LCO or LOC: Which method is best for Natural Hair
Our heating tools, applications of our chemical treatments, diet, and environmental factors make it an uphill battle to maintain the natural moisture in our hair. As moisture is most of our number one priority, learning how to introduce and retain it suitably takes a lot of trial and error, especially for those within the natural hair community.
Effectively adding moisture to your hair will depend on your hair porosity, so we want to discuss two hydrating methods - the LOC method and the LCO method, which you will find suitable depending on your hair's porosity. Below we'll discuss how to incorporate either of these methods into your hair regimen, share which way best aligns with porosity, and even share our product recommendations. Here's all you should know about the LOC and LCO moisturizing methods.
LCO or LOC: Similar yet Different
The only difference between the two methods - LCO or LOC- is the order of your creams and oils. LCO, an acronym for Liquid or Leave-In, Cream, and Oils, suggests that your cream product is used before your oil product. This method differs from the LOC method, which indicates you introduce oil to your stands before cream. Depending on which method you choose, the concept is that using products in the suggested order of either method will help to keep your hair moisturized and healthy.
LCO Method: What is it?
The liquid, cream, oil method - LCO is said to be the method that will provide moisture and last for days. If you abide by hair types, this is said to be the best method for naturals with Type 3 hair, but we'd also need to account for your hair porosity, as this is the accurate indicator of how moisture enters your hair strands. The LCO focuses on introducing hydration and moisture to hair strands and then sealing them with an oil lastly.
LCO Method: Low to Medium Porosity
Porosity is your hair's ability to retain and absorb moisture and product. Low porosity hair has a more challenging time allowing moisture in but can retain moisture for more extended periods. Because Low Porosity hair has a more difficult time allowing product and water to penetrate strands, this will be your target goal. The first two steps of the LCO method address this, and the oil is applied afterward as a sealant. With low porosity hair, the LCO method is recommended for this reason.
LCO Method: How to do it?
As the acronym suggests, you will start by introducing a liquid, water, into your hair. It is recommended you start with freshly washed hair to achieve optimal results. As an alternative, you can also use mist. Water is going to hydrate and moisturize your strands.
To follow this step, you will then introduce your cream. The cream will aid in holding the moisture introduced to your hair by water and aids in styling.
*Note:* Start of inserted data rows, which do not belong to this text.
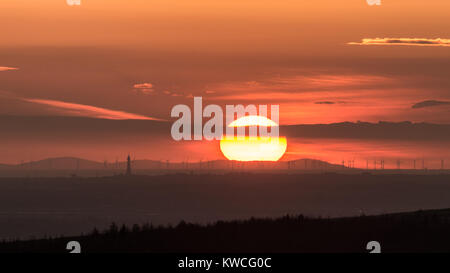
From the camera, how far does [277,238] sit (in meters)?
35.8

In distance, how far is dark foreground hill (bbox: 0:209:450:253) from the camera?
114 ft

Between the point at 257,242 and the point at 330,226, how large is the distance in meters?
4.62

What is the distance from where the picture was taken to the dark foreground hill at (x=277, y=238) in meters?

Lastly, introduce oil to seal in the moisture. Oil also will create a barrier protecting your hair from daily factors. Dependent on hair density, you can use a light or heavy oil. Many opt to apply a gel at this stage to define curls further and maintain frizz. We recommend using a botanical gel to condition hair further and prevent strands from drying.
LOC Method: What is it?
The liquid, oil, and cream method - LOC is said to be the method that will provide the most moisture and last for days. For this reason, most recommend this method for Type 4 hair. The LOC method emphasizes retaining hair moisture for more extended periods.
LOC Method: Medium to High Porosity
High porosity hair has a more challenging time retaining moisture. You will incorporate the LOC method if moisture retention is your target goal. The last step of the LOC method addresses this, as the cream is applied last. There are a few reasons for this that you must understand. Oils like Coconut, Olive, and Jojoba have moisturizing properties that can penetrate the hair shaft. Therefore, these oils and oils alike can hold onto water molecules, thus providing more moisture. The cream is then applied to seal and lock in that moisture.
LOC Method: How to do it?
Introduce water or leave it in the hair to achieve optimal results. Ensure not to overhydrate the hair.
To follow this step, you will then introduce your oil. Use an oil such as Olive Oil or Coconut Oil to penetrate the hair shaft. As addressed above, this will help to enhance moisture, as the oil is able to hold onto water molecules.
The cream will add additional moisture and seal the moisture introduced by the water and oil.
LCO or LOC: In more straightforward terms
Don't allow the acronyms and jargon to intimidate you when considering which method to incorporate. What it boils down to is how your hair obtains and retains moisture. Do you have difficulty getting water into your hair, or is it harder to retain moisture? How you respond to that question will determine which method is best for you. As stated in this article's introduction, it's a trial and error-process. If one way doesn't work, try the other, and vice versa.